→ **What is being asked**
Count the lines of the records that contain the string "instances" and reply with that number alone.

→ **Source records**
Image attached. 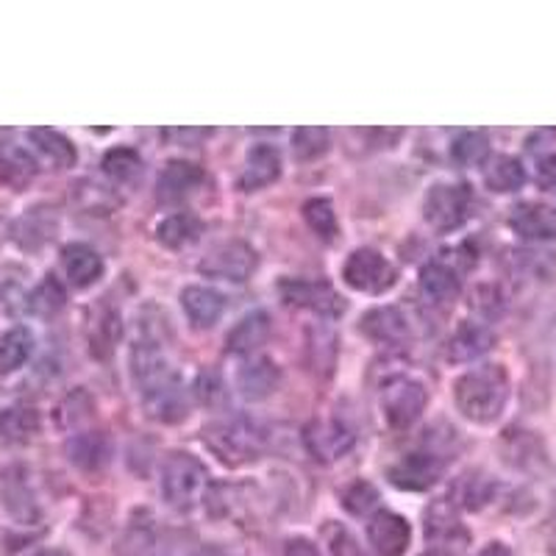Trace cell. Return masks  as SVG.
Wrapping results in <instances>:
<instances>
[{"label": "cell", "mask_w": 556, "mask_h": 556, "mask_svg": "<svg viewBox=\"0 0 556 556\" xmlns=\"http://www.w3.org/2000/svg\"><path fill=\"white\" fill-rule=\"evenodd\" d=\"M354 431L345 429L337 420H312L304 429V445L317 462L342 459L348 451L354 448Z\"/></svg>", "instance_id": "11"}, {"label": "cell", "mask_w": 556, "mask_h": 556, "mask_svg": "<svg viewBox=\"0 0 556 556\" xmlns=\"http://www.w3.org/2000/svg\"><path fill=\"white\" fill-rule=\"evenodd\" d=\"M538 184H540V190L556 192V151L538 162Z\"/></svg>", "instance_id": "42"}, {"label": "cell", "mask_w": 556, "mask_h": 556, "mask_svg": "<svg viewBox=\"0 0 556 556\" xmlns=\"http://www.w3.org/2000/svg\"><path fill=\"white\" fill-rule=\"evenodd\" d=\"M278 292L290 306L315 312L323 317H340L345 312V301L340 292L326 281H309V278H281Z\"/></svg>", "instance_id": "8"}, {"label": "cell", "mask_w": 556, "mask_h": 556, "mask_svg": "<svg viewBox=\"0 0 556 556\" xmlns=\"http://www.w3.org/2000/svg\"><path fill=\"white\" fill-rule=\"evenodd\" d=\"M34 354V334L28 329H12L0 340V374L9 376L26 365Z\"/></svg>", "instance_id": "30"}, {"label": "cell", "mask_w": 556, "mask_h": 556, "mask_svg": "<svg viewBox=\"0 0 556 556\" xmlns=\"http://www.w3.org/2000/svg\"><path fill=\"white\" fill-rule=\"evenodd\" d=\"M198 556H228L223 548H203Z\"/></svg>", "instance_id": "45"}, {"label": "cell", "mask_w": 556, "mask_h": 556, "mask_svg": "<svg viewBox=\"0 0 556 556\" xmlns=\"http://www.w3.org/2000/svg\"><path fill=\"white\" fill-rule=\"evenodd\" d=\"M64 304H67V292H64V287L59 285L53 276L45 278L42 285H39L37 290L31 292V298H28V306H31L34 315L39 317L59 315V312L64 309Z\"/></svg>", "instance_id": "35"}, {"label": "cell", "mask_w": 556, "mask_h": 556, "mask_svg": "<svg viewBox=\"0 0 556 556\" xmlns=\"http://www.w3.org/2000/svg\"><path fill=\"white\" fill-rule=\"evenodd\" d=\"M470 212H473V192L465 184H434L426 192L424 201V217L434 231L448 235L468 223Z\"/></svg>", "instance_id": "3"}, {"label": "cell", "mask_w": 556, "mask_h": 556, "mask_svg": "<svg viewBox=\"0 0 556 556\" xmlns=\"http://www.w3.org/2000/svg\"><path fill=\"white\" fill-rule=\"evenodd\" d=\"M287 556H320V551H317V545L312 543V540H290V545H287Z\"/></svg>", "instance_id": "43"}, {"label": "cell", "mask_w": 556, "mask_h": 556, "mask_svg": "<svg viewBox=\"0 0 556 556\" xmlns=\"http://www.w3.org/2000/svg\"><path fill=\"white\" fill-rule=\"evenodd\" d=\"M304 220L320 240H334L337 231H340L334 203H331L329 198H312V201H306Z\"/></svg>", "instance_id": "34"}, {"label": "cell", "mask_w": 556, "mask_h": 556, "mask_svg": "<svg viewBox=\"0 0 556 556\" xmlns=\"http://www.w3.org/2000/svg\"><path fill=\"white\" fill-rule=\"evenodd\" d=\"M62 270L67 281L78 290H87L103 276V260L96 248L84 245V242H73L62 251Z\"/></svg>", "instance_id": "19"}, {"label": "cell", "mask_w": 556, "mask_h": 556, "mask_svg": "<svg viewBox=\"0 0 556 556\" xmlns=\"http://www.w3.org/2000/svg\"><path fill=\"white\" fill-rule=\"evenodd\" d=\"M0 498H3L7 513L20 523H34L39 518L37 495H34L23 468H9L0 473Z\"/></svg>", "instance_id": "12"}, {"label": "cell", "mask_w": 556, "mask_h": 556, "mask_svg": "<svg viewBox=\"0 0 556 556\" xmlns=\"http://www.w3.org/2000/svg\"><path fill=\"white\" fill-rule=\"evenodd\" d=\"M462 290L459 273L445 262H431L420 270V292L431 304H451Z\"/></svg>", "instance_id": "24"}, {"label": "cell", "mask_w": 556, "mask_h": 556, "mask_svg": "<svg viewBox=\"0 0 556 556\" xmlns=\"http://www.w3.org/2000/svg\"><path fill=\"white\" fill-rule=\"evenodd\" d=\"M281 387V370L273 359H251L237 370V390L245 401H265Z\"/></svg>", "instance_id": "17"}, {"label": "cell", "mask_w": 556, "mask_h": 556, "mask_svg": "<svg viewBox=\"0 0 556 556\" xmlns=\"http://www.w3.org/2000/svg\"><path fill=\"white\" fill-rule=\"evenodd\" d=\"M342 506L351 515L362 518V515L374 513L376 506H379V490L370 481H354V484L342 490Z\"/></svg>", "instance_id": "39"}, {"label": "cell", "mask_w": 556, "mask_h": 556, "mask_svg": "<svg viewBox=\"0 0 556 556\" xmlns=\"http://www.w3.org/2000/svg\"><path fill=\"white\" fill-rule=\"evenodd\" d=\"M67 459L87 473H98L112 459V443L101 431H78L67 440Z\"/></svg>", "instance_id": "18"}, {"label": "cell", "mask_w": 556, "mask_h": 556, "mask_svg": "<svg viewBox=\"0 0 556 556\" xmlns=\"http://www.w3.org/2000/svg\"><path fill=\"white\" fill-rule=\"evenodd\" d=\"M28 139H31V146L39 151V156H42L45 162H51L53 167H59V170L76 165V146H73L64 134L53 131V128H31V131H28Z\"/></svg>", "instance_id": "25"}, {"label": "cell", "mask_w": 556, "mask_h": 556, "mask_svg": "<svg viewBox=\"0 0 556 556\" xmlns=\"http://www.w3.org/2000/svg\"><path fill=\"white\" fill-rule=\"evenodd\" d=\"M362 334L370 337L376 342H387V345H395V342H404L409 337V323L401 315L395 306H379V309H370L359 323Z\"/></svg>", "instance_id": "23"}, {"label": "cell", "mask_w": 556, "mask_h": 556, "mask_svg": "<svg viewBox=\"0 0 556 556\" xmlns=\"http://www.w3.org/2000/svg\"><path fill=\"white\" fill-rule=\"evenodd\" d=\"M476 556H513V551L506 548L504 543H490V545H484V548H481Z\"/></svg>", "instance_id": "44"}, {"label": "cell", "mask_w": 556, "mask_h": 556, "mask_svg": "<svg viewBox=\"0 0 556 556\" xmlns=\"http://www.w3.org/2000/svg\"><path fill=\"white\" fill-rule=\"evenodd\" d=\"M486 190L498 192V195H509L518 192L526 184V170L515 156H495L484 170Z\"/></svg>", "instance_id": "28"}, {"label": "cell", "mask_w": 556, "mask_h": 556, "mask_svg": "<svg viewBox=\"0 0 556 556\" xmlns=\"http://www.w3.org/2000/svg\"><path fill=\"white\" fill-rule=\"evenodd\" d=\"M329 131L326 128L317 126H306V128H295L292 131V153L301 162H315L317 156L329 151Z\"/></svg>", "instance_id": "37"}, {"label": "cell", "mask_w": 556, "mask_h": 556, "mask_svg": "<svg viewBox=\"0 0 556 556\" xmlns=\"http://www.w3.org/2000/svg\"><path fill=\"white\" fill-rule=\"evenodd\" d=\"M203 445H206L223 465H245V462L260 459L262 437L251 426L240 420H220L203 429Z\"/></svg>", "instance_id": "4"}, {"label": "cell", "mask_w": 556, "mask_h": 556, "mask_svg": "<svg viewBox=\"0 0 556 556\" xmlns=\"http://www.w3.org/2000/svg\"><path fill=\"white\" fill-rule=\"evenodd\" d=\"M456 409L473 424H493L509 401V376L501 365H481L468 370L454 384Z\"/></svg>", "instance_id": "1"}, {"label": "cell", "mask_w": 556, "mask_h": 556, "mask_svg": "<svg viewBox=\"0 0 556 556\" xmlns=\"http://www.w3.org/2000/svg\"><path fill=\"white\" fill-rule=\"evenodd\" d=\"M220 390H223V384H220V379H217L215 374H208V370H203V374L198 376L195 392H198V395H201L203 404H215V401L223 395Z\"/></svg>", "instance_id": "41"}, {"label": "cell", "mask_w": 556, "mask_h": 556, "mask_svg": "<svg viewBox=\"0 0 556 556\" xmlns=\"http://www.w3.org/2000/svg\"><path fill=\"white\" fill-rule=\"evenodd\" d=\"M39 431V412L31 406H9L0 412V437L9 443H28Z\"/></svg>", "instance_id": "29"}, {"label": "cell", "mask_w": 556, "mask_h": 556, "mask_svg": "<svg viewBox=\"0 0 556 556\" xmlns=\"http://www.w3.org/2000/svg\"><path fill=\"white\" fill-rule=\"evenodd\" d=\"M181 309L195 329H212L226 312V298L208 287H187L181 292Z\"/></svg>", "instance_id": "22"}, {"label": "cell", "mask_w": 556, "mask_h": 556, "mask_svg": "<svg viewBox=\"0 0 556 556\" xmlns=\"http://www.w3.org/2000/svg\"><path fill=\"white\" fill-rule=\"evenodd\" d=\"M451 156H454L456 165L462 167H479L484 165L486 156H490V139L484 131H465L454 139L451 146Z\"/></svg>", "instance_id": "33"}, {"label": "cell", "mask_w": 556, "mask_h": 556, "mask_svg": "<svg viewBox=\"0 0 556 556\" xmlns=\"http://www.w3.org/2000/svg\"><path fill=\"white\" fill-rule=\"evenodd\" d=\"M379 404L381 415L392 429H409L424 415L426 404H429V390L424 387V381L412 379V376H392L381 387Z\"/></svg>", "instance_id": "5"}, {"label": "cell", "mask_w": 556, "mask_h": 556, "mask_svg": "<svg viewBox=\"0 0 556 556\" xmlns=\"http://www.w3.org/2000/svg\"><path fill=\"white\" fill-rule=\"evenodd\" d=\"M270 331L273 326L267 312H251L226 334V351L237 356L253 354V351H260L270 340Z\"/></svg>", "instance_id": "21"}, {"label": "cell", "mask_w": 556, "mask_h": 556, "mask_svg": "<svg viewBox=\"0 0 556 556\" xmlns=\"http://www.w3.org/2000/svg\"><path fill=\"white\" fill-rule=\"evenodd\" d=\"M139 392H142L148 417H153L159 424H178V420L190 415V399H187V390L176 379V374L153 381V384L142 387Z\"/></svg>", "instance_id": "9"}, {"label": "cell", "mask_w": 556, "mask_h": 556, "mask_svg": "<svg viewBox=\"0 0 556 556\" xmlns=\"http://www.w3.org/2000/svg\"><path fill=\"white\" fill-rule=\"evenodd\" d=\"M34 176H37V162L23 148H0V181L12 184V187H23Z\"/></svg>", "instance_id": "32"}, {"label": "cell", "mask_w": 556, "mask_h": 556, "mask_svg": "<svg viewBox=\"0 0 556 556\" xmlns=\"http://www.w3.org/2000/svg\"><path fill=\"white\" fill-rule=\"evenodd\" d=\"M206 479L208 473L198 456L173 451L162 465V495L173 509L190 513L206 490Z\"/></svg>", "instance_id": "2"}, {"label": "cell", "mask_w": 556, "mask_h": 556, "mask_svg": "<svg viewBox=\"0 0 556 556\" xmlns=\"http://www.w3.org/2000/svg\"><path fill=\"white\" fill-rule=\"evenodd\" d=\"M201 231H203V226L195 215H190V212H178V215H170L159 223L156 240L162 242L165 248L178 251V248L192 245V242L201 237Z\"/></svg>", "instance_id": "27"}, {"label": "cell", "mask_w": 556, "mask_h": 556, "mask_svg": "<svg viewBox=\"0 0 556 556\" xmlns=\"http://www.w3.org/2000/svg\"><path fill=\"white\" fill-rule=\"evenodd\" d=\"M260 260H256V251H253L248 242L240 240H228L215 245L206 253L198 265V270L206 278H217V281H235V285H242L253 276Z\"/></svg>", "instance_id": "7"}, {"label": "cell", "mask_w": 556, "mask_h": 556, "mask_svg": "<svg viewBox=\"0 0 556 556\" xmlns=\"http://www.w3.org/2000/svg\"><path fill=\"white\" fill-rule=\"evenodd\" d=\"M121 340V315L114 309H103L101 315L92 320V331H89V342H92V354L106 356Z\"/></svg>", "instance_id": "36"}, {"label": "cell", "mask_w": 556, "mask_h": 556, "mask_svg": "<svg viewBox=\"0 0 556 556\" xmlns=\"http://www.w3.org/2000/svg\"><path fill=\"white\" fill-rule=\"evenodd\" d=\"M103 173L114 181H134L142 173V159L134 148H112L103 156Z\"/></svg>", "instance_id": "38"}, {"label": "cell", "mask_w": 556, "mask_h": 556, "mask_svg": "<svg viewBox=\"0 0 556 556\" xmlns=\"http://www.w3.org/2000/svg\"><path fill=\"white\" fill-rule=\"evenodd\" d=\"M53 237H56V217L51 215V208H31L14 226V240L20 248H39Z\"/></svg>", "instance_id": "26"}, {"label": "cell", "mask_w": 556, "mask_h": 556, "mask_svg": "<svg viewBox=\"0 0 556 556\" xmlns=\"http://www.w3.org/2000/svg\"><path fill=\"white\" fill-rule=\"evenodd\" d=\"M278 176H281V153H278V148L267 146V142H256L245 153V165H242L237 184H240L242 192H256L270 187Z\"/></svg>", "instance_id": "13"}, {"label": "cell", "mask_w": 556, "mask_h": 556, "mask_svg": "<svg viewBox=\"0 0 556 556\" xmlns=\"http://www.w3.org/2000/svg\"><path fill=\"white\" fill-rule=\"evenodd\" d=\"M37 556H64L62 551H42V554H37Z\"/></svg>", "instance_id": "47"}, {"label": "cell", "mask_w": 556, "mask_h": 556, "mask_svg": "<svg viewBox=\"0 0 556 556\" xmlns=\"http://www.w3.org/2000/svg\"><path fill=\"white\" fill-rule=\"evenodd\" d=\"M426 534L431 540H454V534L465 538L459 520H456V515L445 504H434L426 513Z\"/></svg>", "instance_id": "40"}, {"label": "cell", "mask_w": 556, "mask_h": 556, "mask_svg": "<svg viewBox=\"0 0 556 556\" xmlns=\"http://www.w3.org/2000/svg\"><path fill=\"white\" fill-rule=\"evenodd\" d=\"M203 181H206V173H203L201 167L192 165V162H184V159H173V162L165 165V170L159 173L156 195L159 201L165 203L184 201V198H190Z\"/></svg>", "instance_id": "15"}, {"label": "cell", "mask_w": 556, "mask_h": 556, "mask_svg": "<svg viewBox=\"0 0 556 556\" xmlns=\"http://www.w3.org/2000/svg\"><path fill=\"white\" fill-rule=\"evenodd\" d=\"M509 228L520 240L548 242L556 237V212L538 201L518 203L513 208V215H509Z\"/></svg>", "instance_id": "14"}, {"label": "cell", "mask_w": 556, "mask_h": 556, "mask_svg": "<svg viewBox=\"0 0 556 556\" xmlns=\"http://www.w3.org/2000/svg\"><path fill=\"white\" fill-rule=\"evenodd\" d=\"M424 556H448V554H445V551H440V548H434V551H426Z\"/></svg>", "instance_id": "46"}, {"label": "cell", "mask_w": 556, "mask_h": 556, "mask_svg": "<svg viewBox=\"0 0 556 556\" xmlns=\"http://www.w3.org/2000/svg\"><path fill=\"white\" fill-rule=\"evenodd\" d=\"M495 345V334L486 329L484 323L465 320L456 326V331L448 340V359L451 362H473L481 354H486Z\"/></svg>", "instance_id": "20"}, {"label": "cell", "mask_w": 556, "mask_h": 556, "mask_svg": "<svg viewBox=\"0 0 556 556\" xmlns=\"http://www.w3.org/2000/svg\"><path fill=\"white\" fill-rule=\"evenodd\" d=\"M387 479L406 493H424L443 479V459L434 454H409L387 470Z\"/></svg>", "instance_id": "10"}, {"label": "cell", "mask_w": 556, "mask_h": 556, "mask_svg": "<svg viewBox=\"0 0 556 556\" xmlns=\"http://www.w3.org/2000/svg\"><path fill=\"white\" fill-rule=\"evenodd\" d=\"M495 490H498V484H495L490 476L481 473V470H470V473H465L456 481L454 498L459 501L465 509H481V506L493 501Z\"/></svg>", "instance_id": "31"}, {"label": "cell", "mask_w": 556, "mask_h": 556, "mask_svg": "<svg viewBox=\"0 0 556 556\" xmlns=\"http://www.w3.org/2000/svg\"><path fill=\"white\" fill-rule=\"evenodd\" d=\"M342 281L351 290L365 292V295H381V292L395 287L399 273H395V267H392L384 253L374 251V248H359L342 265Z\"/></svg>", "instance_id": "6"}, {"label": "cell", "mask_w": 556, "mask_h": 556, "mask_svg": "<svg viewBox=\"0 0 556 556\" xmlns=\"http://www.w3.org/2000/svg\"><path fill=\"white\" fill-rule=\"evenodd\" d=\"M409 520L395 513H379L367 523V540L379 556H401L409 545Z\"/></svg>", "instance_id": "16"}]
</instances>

→ **Solution to the exercise**
3